Water Research:Dr. Juan Li’s group reported a new mitigation pathway for chlorite and micropollutants via solar photolysis
Release time:2023-03-21     Views:

Juan Li from ADIIEE and Tao Yang from Wuyi University (Jiangmen, China) recently published one research paper entitled “Photolysis of chlorite by solar light: An overlooked mitigation pathway for chlorite and micropollutants” in the journal of Water Research.


Graphic abstract of the article

Chlorite (ClO2-) is an undesirable toxic byproduct commonly produced in the chlorine dioxide and ultraviolet/chlorine dioxide oxidation processes. Various methods have been developed to remove ClO2- but require additional chemicals or energy input. In this study, the authors proposed an overlooked mitigation pathway of ClO2- by solar light photolysis with a bonus for simultaneous removal of micropollutant co-present. ClO2- could be efficiently decomposed to chloride (Cl-) and chlorate by simulated solar light (SSL) at water-relevant pHs with Cl- yield up to 65% at neutral pH. Multiple reactive species including hydroxyl radical (OH), ozone (O3), chloride radical (Cl), and chlorine oxide radical (ClO) were generated at neutral pH under investigated condition. Bezafibrate (BZF) as well as the selected six other micropollutants was efficiently degraded by the SSL/ClO2- system with pseudo-first-order rate constants ranging from 0.057 to 0.21 min-1 at pH 7.0, while most of them were negligibly degraded by SSL or ClO2- treatment alone. Kinetic modeling of BZF degradation by SSL/ClO2- suggested that OH contributed the most, followed by Cl•, O3, and ClO. The presence of water background components exhibited negative effects on BZF degradation by the SSL/ClO2- system, mainly due to their competitive scavenging of reactive species therein. The mitigation of ClO2- and BZF under photolysis by natural solar light or in realistic waters was also confirmed.

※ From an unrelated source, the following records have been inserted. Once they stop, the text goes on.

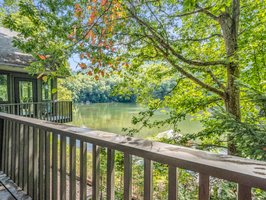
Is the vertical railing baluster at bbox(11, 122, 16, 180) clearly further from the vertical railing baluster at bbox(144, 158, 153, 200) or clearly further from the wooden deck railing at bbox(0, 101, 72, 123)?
the wooden deck railing at bbox(0, 101, 72, 123)

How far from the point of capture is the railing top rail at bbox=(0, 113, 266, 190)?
30.3 inches

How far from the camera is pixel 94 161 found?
4.82 feet

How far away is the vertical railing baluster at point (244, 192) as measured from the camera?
2.55 ft

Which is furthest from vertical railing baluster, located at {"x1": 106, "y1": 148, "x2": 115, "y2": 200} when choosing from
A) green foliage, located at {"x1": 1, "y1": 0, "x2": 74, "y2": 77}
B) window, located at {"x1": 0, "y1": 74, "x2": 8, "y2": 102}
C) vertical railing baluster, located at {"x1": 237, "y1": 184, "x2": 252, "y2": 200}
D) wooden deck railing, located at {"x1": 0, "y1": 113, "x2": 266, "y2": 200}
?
window, located at {"x1": 0, "y1": 74, "x2": 8, "y2": 102}

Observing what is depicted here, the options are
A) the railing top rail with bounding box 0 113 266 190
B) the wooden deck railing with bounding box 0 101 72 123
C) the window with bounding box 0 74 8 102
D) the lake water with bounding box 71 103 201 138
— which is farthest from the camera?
the lake water with bounding box 71 103 201 138

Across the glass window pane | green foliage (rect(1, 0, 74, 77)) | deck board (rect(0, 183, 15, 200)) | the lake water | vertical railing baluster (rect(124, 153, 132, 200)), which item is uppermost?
green foliage (rect(1, 0, 74, 77))

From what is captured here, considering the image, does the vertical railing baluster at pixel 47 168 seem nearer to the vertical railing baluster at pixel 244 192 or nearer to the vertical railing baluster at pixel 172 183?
the vertical railing baluster at pixel 172 183

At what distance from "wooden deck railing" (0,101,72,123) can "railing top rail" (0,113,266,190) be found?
8750mm

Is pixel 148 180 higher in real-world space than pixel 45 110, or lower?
higher

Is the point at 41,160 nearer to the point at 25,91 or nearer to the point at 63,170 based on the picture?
the point at 63,170

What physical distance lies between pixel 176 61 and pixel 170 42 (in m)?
0.55

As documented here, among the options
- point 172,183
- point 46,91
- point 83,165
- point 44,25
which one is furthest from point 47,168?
point 46,91

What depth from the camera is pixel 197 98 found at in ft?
21.1

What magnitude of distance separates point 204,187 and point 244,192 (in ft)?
0.56
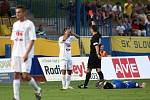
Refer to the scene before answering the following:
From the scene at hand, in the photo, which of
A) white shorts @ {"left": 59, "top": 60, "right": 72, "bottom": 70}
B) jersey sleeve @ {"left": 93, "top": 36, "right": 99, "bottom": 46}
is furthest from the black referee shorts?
white shorts @ {"left": 59, "top": 60, "right": 72, "bottom": 70}

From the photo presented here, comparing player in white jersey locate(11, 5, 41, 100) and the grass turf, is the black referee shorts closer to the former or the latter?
the grass turf

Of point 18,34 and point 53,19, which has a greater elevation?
point 18,34

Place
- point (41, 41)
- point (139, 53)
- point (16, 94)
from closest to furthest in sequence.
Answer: point (16, 94) → point (41, 41) → point (139, 53)

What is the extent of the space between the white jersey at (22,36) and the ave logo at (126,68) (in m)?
11.9

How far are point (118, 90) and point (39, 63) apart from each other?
20.4ft

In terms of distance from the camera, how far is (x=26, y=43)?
53.5 feet

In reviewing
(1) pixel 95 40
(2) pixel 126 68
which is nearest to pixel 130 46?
(2) pixel 126 68

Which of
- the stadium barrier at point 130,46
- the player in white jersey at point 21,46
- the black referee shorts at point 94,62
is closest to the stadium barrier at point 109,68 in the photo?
the stadium barrier at point 130,46

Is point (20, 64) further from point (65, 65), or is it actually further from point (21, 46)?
point (65, 65)

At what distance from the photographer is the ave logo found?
2783cm

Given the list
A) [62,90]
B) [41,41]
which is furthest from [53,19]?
[62,90]

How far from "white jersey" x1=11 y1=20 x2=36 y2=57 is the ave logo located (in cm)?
1190

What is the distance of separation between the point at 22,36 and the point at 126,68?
1236 cm

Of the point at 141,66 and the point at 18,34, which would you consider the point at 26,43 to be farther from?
the point at 141,66
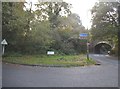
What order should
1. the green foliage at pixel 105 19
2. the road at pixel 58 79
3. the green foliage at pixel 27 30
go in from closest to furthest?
the road at pixel 58 79 < the green foliage at pixel 27 30 < the green foliage at pixel 105 19

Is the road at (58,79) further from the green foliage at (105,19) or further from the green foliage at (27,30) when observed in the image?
the green foliage at (105,19)

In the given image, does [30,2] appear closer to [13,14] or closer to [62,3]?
[13,14]

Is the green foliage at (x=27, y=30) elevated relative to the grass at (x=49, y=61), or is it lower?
elevated

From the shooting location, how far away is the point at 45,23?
93.7ft

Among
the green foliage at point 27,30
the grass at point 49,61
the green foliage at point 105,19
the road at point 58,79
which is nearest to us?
the road at point 58,79

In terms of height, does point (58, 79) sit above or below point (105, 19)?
below

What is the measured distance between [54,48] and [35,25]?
33.4 ft

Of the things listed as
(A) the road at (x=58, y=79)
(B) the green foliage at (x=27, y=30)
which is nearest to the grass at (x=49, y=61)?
(B) the green foliage at (x=27, y=30)

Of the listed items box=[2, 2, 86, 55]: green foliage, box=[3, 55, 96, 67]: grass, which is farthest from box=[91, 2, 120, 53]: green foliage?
box=[3, 55, 96, 67]: grass

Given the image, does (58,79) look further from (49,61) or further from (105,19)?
(105,19)

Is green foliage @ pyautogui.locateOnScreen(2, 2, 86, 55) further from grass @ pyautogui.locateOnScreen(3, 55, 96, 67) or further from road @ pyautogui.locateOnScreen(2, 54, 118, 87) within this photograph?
road @ pyautogui.locateOnScreen(2, 54, 118, 87)

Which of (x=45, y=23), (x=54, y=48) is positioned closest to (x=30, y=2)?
(x=45, y=23)

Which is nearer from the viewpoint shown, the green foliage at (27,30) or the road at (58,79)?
the road at (58,79)

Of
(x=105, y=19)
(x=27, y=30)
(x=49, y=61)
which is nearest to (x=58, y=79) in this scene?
(x=49, y=61)
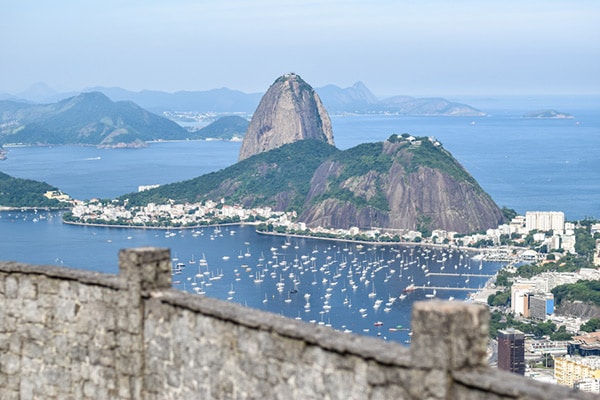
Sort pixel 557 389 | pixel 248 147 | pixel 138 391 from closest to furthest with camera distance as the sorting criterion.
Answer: pixel 557 389, pixel 138 391, pixel 248 147

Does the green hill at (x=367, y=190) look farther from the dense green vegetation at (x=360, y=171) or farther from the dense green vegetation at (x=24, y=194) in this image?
the dense green vegetation at (x=24, y=194)

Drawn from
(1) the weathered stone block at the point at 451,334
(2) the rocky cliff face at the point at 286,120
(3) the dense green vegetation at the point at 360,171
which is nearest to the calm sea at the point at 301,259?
(3) the dense green vegetation at the point at 360,171

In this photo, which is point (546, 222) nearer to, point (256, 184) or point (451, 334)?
point (256, 184)

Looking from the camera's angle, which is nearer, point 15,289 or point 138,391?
point 138,391

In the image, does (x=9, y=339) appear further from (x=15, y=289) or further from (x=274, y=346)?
(x=274, y=346)

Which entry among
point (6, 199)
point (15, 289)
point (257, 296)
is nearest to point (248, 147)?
point (6, 199)

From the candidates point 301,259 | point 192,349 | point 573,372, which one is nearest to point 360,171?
point 301,259
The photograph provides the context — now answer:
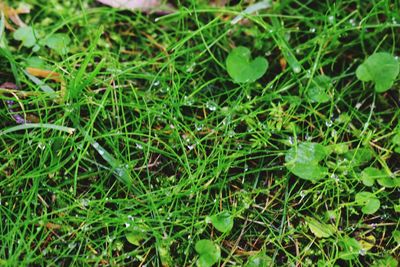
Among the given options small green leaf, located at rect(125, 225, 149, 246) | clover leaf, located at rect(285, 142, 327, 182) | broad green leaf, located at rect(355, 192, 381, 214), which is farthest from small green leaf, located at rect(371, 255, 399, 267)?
small green leaf, located at rect(125, 225, 149, 246)

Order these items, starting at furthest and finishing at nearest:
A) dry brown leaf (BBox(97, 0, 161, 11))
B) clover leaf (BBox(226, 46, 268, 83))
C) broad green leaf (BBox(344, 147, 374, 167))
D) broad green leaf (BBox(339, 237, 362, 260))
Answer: dry brown leaf (BBox(97, 0, 161, 11)), clover leaf (BBox(226, 46, 268, 83)), broad green leaf (BBox(344, 147, 374, 167)), broad green leaf (BBox(339, 237, 362, 260))

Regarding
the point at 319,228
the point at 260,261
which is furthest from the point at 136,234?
the point at 319,228

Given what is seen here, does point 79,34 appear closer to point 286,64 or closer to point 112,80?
point 112,80

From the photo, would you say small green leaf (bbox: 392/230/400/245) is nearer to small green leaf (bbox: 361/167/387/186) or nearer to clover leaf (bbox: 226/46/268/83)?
small green leaf (bbox: 361/167/387/186)

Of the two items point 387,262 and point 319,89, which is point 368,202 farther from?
point 319,89

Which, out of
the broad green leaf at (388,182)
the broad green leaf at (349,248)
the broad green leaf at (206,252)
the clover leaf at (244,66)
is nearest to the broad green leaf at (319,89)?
the clover leaf at (244,66)

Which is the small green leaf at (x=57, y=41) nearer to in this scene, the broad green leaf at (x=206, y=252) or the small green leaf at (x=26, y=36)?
the small green leaf at (x=26, y=36)

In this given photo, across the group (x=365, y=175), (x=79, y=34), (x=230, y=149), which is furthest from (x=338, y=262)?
(x=79, y=34)
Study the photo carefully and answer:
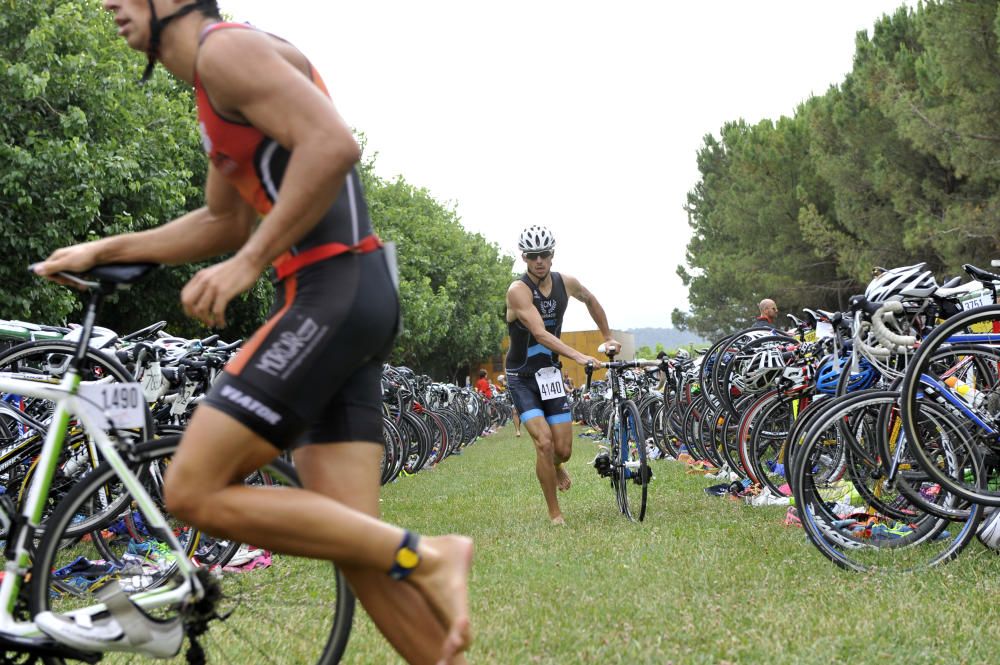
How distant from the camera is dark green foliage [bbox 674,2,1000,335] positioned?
67.6 feet

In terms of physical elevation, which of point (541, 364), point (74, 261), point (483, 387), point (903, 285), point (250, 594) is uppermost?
point (74, 261)

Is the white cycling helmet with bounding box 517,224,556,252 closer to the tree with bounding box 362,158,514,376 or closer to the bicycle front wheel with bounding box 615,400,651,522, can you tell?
the bicycle front wheel with bounding box 615,400,651,522

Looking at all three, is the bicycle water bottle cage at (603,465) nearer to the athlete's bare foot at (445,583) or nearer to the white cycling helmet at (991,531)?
the white cycling helmet at (991,531)

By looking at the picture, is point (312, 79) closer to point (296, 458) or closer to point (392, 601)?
point (296, 458)

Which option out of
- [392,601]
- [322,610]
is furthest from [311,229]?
[322,610]

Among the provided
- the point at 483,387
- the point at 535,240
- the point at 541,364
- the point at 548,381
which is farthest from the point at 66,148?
the point at 483,387

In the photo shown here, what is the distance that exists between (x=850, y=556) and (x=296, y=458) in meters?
3.29

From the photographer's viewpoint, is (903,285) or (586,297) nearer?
(903,285)

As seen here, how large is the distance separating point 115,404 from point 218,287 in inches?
30.3

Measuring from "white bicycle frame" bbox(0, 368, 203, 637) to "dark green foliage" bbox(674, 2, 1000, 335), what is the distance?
2021 cm

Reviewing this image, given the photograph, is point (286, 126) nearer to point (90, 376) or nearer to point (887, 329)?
point (90, 376)

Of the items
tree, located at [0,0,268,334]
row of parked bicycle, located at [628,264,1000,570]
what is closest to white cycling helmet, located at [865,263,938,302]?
row of parked bicycle, located at [628,264,1000,570]

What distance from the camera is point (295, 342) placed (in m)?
2.51

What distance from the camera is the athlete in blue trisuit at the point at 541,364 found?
793 centimetres
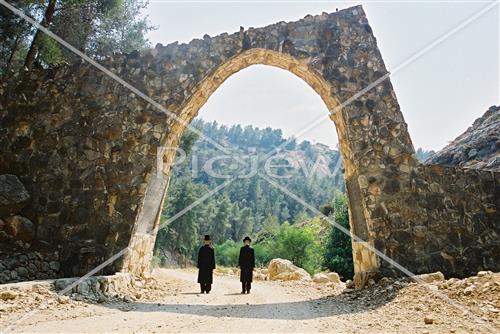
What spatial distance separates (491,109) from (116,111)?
14537 mm

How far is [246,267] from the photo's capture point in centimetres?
875

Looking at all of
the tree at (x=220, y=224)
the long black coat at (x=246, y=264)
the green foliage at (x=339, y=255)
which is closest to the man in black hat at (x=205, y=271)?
the long black coat at (x=246, y=264)

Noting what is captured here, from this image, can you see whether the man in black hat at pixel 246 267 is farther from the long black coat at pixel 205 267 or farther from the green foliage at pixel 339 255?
the green foliage at pixel 339 255

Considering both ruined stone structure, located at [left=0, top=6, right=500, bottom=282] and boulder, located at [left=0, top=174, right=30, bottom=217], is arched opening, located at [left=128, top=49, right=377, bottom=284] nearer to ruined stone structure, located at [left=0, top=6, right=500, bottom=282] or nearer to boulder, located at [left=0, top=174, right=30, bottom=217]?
ruined stone structure, located at [left=0, top=6, right=500, bottom=282]

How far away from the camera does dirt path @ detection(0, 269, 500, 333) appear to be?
409 centimetres

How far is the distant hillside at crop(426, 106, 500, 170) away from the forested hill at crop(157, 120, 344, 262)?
451 cm

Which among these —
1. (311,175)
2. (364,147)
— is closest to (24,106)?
(364,147)

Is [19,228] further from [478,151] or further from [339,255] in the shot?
[339,255]

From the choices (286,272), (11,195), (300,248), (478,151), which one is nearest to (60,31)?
(11,195)

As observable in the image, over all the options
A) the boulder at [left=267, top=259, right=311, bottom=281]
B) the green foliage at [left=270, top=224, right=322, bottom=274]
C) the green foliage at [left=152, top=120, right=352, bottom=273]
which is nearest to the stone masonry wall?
the boulder at [left=267, top=259, right=311, bottom=281]

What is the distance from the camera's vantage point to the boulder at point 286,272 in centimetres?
1216

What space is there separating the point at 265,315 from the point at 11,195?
19.2 feet

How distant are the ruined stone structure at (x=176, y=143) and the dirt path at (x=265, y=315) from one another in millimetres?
1354

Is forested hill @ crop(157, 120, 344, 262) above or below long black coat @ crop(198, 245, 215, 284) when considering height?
above
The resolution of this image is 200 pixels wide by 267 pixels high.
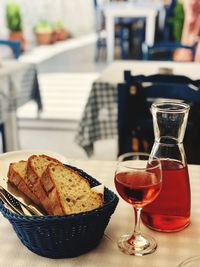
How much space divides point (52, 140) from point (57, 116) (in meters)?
0.55

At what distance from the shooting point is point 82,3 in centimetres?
1048

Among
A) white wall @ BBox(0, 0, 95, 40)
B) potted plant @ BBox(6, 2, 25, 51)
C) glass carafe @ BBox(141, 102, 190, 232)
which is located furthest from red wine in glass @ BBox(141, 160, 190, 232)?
white wall @ BBox(0, 0, 95, 40)

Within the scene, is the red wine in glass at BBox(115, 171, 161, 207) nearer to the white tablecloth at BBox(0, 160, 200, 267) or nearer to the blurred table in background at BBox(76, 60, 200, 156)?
the white tablecloth at BBox(0, 160, 200, 267)

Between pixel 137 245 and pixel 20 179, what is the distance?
8.6 inches

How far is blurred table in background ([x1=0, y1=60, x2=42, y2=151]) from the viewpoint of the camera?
279 cm

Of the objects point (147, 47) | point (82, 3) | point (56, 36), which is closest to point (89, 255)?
point (147, 47)

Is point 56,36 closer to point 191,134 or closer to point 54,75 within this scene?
point 54,75

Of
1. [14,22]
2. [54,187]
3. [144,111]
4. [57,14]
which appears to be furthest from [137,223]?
[57,14]

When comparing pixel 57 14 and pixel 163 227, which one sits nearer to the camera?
pixel 163 227

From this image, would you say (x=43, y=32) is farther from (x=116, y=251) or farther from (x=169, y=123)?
(x=116, y=251)

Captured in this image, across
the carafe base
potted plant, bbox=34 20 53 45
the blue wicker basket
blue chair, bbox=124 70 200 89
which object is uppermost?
the blue wicker basket

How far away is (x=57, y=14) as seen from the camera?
982cm

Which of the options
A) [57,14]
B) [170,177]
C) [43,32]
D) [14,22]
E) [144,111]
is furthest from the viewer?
[57,14]

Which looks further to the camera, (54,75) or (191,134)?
(54,75)
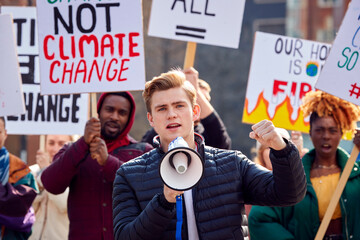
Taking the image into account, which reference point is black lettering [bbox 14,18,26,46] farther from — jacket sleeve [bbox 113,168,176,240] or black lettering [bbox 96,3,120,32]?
jacket sleeve [bbox 113,168,176,240]

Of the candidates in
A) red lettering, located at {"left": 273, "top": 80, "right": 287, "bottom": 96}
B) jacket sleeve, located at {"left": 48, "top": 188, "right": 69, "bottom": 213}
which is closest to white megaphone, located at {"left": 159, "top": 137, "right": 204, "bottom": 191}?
jacket sleeve, located at {"left": 48, "top": 188, "right": 69, "bottom": 213}

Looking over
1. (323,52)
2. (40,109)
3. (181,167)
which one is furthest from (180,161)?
(323,52)

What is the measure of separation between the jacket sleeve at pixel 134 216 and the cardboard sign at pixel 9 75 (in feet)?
6.42

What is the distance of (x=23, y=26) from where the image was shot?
637 centimetres

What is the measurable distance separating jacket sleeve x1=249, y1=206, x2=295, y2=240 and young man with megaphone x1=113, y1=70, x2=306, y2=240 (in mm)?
1213

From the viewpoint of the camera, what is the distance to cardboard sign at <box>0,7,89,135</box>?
606 cm

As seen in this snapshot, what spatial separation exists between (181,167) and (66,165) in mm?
1739

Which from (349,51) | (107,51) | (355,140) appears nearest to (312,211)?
(355,140)

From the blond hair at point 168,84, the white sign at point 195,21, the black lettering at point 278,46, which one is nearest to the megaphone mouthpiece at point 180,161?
the blond hair at point 168,84

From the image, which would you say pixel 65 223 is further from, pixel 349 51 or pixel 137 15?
pixel 349 51

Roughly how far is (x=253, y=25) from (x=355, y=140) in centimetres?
2701

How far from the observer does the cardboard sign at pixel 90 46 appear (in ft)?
15.7

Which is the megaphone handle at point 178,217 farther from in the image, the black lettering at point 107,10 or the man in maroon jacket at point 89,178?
the black lettering at point 107,10

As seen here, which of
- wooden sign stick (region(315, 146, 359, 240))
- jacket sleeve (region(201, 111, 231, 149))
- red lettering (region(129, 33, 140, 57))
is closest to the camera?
wooden sign stick (region(315, 146, 359, 240))
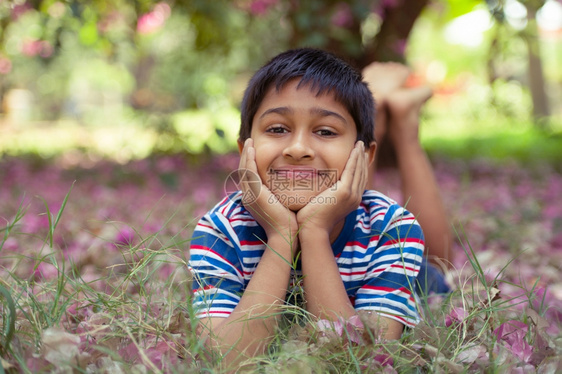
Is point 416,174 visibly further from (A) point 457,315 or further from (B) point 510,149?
(B) point 510,149

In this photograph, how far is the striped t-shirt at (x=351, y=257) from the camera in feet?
4.91

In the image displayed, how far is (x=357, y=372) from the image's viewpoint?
1.15m

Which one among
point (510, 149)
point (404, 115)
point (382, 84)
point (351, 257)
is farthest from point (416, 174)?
point (510, 149)

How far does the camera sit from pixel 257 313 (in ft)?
4.51

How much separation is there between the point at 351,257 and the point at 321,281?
9.1 inches

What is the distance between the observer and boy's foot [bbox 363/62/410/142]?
9.29 ft

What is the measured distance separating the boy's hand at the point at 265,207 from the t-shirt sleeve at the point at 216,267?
10 cm

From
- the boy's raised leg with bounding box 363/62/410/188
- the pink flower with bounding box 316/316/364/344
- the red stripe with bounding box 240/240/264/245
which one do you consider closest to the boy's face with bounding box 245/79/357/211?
the red stripe with bounding box 240/240/264/245

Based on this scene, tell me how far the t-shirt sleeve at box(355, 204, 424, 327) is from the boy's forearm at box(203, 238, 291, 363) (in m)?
0.26

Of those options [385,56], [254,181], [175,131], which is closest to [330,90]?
[254,181]

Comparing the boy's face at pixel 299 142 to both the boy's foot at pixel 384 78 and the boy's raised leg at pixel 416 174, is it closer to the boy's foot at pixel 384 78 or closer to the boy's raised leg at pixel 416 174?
the boy's raised leg at pixel 416 174

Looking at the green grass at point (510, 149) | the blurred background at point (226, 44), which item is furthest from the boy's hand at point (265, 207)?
the green grass at point (510, 149)

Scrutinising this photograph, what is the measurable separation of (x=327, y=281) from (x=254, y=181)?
346 millimetres

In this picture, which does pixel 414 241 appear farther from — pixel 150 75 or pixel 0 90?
pixel 150 75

This study discovered an overlooked mitigation pathway for ClO2- and micropollutants, which has significant implications for understanding their fate in natural environments.

Dr. Juan LI working in the Advanced Interdisciplinary Institute of Environment and Ecology (ADIIEE), Beijing Normal University, China, is the corresponding author. Dr. Tao Yang working in the School of Biotechnology and Health Science, Wuyi University, China, is the first author of the paper. The research is mainly supported by the National Natural Science Foundation of China (52100013, 52200002), Natural Science Foundation of Guangdong Province (2022A1515011207), Guangdong Provincial Department of Education Youth Innovation Talents Project (Natural Science) (2020KQNCX092), Open Project of State Key Laboratory of Urban Water Resource and Environment, Harbin Institute of Technology (No. ES202222), the Research Project of High-level Talents of Wuyi University (2019AL024), and the Young Talent Project of Beijing Normal University (310432101).